Gender-change promoters facing new headwinds for their agenda

Nosta Lgia

The gender bending ideology, the scientifically impossible concept that males can become females or vice versa, has taken over America in recent years. Joe Biden has made it one of his top priorities to promote this ideology – even to having taxpayers fund it.

Often, leftist courts under the guise of various rights, such as equal rights and health care rights, have adopted the transgender ideology and many have blocked state-adopted limits on those dramatic surgeries, even to children, that leave their bodies mutilated.

But now a new force has surfaced, and it is putting the brakes on the social contagion.

It is the fact that insurance companies, fearful of massive liabilities that could spread years into the future, are reluctant to insure those facilities that provide those surgeries.

A report at ZeroHedge explains that “market forces “can “impose their own powerful form of regulation,” above and beyond any “regulation” that might come from government.

“Happily, we’re beginning to see market forces create a major impediment to the practice of irreparably altering the bodies of confused adolescents,” the report said. “Those forces have emerged in the form of soaring malpractice insurance premiums for clinics that use hormones, puberty blockers and surgeries to address gender-confused children.
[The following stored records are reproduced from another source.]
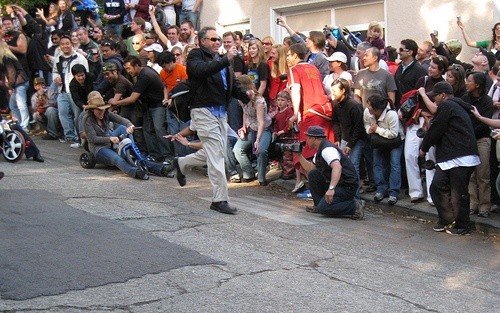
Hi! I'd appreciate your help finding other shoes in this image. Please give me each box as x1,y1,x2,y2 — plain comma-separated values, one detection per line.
445,226,473,236
432,219,455,231
23,125,490,221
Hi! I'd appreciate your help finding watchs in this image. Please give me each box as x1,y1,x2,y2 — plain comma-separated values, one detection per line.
329,186,334,189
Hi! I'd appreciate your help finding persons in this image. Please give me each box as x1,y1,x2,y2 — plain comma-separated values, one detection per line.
0,0,500,217
296,126,364,221
420,82,481,235
173,26,238,214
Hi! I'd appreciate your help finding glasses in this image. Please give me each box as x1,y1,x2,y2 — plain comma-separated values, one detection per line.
131,41,141,45
204,37,221,42
336,77,345,88
92,30,99,33
399,48,409,52
479,52,486,59
261,42,272,46
100,42,114,46
452,63,462,77
435,54,445,66
173,53,181,57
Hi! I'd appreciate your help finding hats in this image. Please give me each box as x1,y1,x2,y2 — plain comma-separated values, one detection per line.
479,47,496,71
82,90,111,110
102,63,117,71
32,77,46,86
445,39,462,58
143,43,163,53
425,81,453,96
303,125,327,138
325,51,347,63
243,34,253,40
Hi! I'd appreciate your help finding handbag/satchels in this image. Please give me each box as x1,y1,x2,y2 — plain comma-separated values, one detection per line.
370,109,401,149
400,76,429,119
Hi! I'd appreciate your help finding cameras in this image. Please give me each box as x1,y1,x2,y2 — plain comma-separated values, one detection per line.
433,30,438,36
457,16,461,21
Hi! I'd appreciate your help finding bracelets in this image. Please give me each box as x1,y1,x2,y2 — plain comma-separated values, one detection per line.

Many insurers are refusing to offer coverage at any price.”

The report cited the headwinds facing an organization called “The Project of the Quad Cities.”

The report said the Illinois company was ramping up on the border with Iowa, intending to cash in on “Iowa minors who could no longer receive gender-altering services in their own state after they were banned in March.”

Clinic spokesman Andy Rowe told reporters, “I didn’t anticipate that it was going to be a big deal” to obtain malpractice insurance.

Then one insurer turned the company down, And the second. And the third. And nearly a dozen more.

The report explained one willing insurer eventually was found, but the cost, which Rowe anticipated to be around $10,000 at most, actually was $50,000.

The report explained, “Insurers’ mounting unease comes as a growing number of suits are being filed by individuals against doctors they accuse of rushing them — as children — into permanently altering their bodies rather than addressing adolescent angst over puberty.”